(Saved entries)

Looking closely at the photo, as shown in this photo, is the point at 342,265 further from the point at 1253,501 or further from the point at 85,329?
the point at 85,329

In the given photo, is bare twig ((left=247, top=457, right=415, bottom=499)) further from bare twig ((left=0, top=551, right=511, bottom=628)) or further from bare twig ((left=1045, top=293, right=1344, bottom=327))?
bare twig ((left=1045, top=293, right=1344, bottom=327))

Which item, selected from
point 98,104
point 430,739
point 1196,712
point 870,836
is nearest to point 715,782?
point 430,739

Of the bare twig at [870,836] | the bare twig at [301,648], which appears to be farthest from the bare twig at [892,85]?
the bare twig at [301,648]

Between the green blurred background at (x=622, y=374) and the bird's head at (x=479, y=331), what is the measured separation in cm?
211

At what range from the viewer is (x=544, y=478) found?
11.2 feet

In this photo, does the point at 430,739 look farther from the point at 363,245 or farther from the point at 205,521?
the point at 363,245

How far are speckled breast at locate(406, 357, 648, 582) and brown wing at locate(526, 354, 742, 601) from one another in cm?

:: Goal ::
Arrange the lines of the listing as a Markdown table with the columns "Row" and "Line", starting at the line that contains "Between the green" and ending at the end of the listing, both included. Number the rows, and leave out blank lines.

:: Result below ::
| Row | Line |
|---|---|
| 1 | Between the green blurred background at (x=622, y=374) and the bird's head at (x=479, y=331), what is the measured separation in cm? |
| 2 | 211 |
| 3 | At what range from the viewer is (x=544, y=478) found? |
| 4 | 11.2 feet |
| 5 | In this photo, does the point at 430,739 look farther from the point at 363,245 or farther from the point at 205,521? |
| 6 | the point at 363,245 |
| 7 | How far are speckled breast at locate(406, 357, 648, 582) and brown wing at locate(526, 354, 742, 601) from one another in cm? |